À bien y réfléchir, il y a rarement de bonnes secondes fois, quelle que soit la matière. La spontanéité est perdue, l′ombre de l′original pèse de tout son poids, il ne s′agit que de refaire, de perfectionner ou de retrouver la recette. C′est pourquoi, hors du domaine des sciences, le désir de reproduire une expérience réussie est souvent signe d′une ambition étroite. En revanche, les deuxièmes fois, parce qu’elles annoncent et préparent une suite, peuvent certes se poser comme une affirmation, mais ont d’abord la fonction de faire socle à ce qui vient.
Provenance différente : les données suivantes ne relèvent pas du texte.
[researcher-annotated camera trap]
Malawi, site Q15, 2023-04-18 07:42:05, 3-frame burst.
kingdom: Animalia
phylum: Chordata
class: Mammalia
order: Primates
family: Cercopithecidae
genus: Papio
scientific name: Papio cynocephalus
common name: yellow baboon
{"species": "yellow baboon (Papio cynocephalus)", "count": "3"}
Car les troisièmes fois, c′est tout autre chose. Avec elles, on entre dans la généalogie, dans la collection, dans la maîtrise et peut-être même, disons-le tout net, dans le talent. « Le talent est une question de quantité. Le talent, ce n’est pas d’écrire une page : c’est d’en écrire 300. » écrivait Jules Renard.
Parce que The Handmaid′s Tale, Westworld, La Casa de Papel ont été d′immenses succès, les producteurs ont décidé de remettre le couvert. Les secondes saisons de The Handmaid′s Tale et de Westworld ayant été diffusées quasi-simultanément, elles méritent d′être auscultées à cette aune.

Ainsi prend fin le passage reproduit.